## [Selected excerpt]
## begin

Rosemary Sutcliff, Sword at Sunset (1963)
Can a story still be compelling when we already know how it ends? In the case of the Arthurian legend, the appeal never seems to wane. Something about this doomed hero, who will be betrayed by friend and wife and sister and son, yet still strives for goodness and truth, continues to fascinate us through many generations of retellings. To hear of the nobility of the human soul, its unfulfilled yet undying promise, never becomes old — unless we ourselves have succumbed to the dark.
In Sword at Sunset, Rosemary Sutcliff knows we know how the story goes — she begins with Arthur’s end, as he lays dying and contemplating the course of his life. Artos, rather, for this is a version which places the legend shortly after the withdrawal of the Roman legions from Britain, and imagines the hero as a Roman-trained war leader battling the Saxon hordes who are descending on his small island. And it’s her detailed, thoroughly imagined world and characters that make this particular retelling compelling indeed. The tale may be old, but here it comes to vivid life again, with a raw, elemental edge that makes it feel convincing, almost essential. “Yes, it must have been like this,” we feel.

## end

## [Dataset content]
## begin

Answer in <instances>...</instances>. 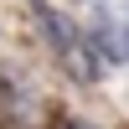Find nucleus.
<instances>
[{"instance_id": "f03ea898", "label": "nucleus", "mask_w": 129, "mask_h": 129, "mask_svg": "<svg viewBox=\"0 0 129 129\" xmlns=\"http://www.w3.org/2000/svg\"><path fill=\"white\" fill-rule=\"evenodd\" d=\"M83 36H88L93 57H98L103 67H119V62H124V36H119V21H114V16H93Z\"/></svg>"}, {"instance_id": "f257e3e1", "label": "nucleus", "mask_w": 129, "mask_h": 129, "mask_svg": "<svg viewBox=\"0 0 129 129\" xmlns=\"http://www.w3.org/2000/svg\"><path fill=\"white\" fill-rule=\"evenodd\" d=\"M31 10H36V26H41V36H47V47L57 52V62L67 67V78L72 83H98L103 78V62L93 57L88 36L72 31V21L62 16V10H52L47 0H31Z\"/></svg>"}]
</instances>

## end

## [Exercise requirements]
1. In the review of Sword at Sunset, who is said to betray the doomed hero? Name every one.
2. Answer these about the review of Sword at Sunset:
(a) In what year was the novel published?
(b) According to the review, what does the hero still strive for despite his betrayals?
(c) Shortly after what event does this version place the legend?
3. Carry on the review of Sword at Sunset from its final sentence.

## [Task responses]
1. Friend, wife, sister, son

2.
(a) 1963
(b) Goodness and truth
(c) The withdrawal of the Roman legions from Britain

3.
Emerging from Sutcliff’s story-spell, we may realize the “real” Arthur will likely always elude us, that there are flaws in her historical research (a Goodreads review put these into one word: stirrups) and that her Artos, Gwenhumara, Medraut and Bedwyr are figments of the writer’s imagination. But that doesn’t keep them from becoming lodged in our hearts and living on, as surely as Arthur sleeps in Avalon.
Sutcliff strips away the medieval trappings of the legend and tries to return to some of its earliest roots. No grail quests or visions of the Virgin here; Christianity itself has not fully taken hold in Britain, and while respecting and trying to protect the monasteries threatened by the Saxon invasion, Artos gives allegiance to an older mystery. Those old, chthonic forces are not always benign, and Artos falls prey to them through the malice of his half-sister, who begets a son on him to serve her hate.
This dark thread winds through the story of Artos’s military rise and triumph; it poisons his marriage to the tribal princess Guenhumara, rendering it fruitless and marked by death. With that energy at work, it is inevitable that betrayal by his captain and friend, Bedwyr, will come in to complete the misery. How three people can love each other so deeply and yet hurt each other so much has seldom been so movingly rendered. Sutcliff can write thrillingly of battle and adventure, yet this inward drama is the emotional center of the novel, and will stay with me for a long time.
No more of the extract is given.